▶ **Exercise objective**
Print the lines starting at the line that contains "How far from" and ending at the line that contains "1851 millimetres", both included, exactly as they appear and with nothing else.

▶ **Records for the exercise**
****
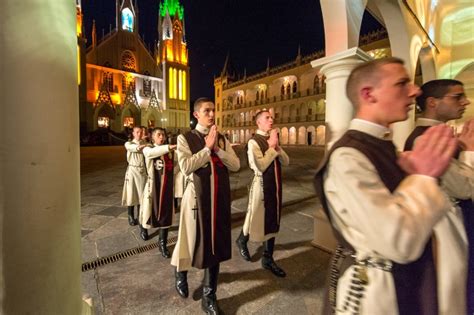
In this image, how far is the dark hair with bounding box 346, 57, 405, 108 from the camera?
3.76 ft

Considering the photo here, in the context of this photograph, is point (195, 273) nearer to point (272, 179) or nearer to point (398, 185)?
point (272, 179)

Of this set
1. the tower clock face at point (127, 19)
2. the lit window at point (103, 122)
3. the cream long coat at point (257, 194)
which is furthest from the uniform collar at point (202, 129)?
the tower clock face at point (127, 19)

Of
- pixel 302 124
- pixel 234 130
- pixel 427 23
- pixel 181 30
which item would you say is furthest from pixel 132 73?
****
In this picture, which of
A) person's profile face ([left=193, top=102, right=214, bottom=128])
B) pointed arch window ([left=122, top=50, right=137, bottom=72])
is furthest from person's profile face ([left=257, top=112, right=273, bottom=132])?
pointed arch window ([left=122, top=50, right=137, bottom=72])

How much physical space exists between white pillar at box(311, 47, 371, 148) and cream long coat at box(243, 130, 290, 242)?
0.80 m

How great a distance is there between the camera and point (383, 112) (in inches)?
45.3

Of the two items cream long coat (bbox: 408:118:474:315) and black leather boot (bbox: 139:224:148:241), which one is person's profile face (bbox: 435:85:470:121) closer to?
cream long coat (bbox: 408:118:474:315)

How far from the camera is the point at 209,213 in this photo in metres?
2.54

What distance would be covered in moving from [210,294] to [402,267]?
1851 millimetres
****
▶ **Expected answer**
How far from the camera is the point at 209,213 in this photo in metres?
2.54

What distance would be covered in moving from [210,294] to [402,267]?
1851 millimetres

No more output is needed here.